What started as a simple implementation expediency has turned into a powerful configuration option that has done more than I would have thought.

Coverage 7.10.0: patch

Thursday 24 July 2025

Coverage 7.10 has some significant new features that have solved some long-standing problems.

Years ago I greeted a friend returning from vacation and asked how it had been. She answered, “It was good, I got a lot done!” I understand that feeling. I just had a long vacation myself, and used the time to clean up some old issues and add some new features in coverage.py v7.10.

The major new feature is a configuration option, [run] patch. With it, you specify named patches that coverage can use to monkey-patch some behavior that gets in the way of coverage measurement.

The first is subprocess. Coverage works great when you start your program with coverage measurement, but has long had the problem of how to also measure the coverage of sub-processes that your program created. The existing solution had been a complicated two-step process of creating obscure .pth files and setting environment variables. Whole projects appeared on PyPI to handle this for you.

Now, patch = subprocess will do this for you automatically, and clean itself up when the program ends. It handles sub-processes created by the subprocess module, the os.system() function, and any of the execv or spawnv families of functions.

This alone has spurred one user to exclaim,

The latest release of Coverage feels like a Christmas present! The native support for Python subprocesses is so good!

Another patch is _exit. This patches os._exit() so that coverage saves its data before exiting. The os._exit() function is an immediate and abrupt termination of the program, skipping all kinds of registered clean up code. This patch makes it possible to collect coverage data from programs that end this way.

The third patch is execv. The execv functions end the current program and replace it with a new program in the same process. The execv patch arranges for coverage to save its data before the current program is ended.

Now that these patches are available, it seems silly that it’s taken so long. They (mostly) weren’t difficult. I guess it took looking at the old issues, realizing the friction they caused, and thinking up a new way to let users control the patching. Monkey-patching is a bit invasive, so I’ve never wanted to do it implicitly. The patch option gives the user an explicit way to request what they need without having to get into the dirty details themselves.

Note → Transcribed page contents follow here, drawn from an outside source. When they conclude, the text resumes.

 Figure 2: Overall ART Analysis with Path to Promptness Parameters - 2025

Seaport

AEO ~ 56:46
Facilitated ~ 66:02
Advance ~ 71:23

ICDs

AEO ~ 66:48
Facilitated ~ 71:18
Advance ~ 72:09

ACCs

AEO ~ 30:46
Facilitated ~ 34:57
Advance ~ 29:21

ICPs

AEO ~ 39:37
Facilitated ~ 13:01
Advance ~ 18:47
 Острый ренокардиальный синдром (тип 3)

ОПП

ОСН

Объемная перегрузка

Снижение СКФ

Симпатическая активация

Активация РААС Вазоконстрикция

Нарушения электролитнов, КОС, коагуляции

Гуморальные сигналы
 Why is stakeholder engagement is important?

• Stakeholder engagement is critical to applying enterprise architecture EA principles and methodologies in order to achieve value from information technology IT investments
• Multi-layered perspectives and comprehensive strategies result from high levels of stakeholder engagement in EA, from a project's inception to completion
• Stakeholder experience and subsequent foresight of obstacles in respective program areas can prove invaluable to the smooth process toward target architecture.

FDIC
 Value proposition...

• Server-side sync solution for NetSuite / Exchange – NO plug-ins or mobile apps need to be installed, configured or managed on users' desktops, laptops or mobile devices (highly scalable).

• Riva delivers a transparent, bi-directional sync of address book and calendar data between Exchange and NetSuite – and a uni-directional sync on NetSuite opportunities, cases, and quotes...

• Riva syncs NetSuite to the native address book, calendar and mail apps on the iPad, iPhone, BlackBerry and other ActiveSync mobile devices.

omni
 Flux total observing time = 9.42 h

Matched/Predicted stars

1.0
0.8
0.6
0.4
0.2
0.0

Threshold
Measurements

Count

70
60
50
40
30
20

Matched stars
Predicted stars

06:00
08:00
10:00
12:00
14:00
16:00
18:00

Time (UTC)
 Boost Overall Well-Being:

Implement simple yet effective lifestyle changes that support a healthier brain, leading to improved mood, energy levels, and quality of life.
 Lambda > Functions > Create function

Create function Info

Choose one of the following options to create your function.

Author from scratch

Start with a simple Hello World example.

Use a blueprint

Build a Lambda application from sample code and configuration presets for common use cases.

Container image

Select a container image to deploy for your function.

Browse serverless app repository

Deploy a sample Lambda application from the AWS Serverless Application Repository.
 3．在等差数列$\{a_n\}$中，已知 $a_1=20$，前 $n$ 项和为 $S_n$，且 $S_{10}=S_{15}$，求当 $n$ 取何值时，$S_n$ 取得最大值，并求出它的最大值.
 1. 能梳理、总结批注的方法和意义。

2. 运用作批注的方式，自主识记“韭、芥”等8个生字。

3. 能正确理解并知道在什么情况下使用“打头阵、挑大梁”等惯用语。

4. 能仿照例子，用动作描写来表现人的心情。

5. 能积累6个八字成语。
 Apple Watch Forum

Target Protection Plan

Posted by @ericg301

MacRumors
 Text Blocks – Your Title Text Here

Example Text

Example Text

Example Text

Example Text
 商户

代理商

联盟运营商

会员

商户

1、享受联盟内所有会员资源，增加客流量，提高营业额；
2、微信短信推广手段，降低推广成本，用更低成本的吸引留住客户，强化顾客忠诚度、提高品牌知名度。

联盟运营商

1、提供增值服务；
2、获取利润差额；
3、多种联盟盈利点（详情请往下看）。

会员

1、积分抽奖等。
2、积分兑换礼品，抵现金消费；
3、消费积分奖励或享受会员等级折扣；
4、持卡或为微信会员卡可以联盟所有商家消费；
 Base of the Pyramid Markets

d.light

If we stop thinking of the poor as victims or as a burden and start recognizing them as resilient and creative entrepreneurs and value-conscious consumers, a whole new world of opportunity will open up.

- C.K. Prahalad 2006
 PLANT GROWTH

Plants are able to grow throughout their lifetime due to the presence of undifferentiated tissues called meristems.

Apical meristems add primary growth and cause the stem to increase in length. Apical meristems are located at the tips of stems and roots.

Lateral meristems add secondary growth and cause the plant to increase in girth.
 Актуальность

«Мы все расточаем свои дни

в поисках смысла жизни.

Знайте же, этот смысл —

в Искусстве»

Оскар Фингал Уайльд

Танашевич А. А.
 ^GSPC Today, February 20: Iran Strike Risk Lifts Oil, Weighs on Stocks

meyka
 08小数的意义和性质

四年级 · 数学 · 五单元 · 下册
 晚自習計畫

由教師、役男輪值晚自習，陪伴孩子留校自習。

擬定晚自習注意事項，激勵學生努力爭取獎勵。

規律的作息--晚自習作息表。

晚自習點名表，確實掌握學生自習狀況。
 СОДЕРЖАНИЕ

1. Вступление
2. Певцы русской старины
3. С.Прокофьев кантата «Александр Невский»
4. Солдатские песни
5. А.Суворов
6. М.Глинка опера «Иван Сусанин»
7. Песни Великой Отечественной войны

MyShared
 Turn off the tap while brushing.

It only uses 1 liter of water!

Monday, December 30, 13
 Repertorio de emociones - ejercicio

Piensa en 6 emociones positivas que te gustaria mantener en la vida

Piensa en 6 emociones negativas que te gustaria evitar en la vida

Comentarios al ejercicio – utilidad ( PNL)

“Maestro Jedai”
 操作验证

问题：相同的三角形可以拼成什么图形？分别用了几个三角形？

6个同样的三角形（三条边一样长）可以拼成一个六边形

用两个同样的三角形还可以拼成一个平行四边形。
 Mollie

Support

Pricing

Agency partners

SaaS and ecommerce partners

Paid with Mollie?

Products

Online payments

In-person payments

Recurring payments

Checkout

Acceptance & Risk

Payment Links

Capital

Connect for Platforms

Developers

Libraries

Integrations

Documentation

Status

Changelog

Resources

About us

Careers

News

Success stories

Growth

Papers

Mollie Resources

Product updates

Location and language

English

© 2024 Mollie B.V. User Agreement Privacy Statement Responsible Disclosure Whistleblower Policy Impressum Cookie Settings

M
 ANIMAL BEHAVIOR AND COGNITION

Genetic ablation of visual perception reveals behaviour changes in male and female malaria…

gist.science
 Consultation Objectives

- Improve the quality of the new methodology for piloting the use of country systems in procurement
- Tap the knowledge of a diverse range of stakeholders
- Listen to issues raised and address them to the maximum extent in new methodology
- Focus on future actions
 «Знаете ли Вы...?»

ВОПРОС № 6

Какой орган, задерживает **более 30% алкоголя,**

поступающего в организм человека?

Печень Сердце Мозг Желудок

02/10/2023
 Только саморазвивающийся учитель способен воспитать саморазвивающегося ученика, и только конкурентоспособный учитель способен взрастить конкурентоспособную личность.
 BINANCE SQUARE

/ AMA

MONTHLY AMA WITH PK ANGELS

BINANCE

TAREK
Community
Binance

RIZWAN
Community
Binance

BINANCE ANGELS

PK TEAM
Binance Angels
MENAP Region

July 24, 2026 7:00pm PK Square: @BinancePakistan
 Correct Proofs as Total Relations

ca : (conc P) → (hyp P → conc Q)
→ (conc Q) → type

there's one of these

Another process-oriented feature was contributed by Arkady Gilinsky: with --save-signal=USR1 you can specify a user signal that coverage will attend to. When you send the signal to your running coverage process, it will save the collected data to disk. This gives a way to measure coverage in a long-running process without having to end the process.

There were some other fixes and features along the way, like better HTML coloring of multi-line statements, and more default exclusions (if TYPE_CHECKING: and ...).

It feels good to finally address some of these pain points. I also closed some stale issues and pull requests. There is more to do, always more to do, but this feels like a real step forward. Give coverage 7.10.0 a try and let me know how it works for you.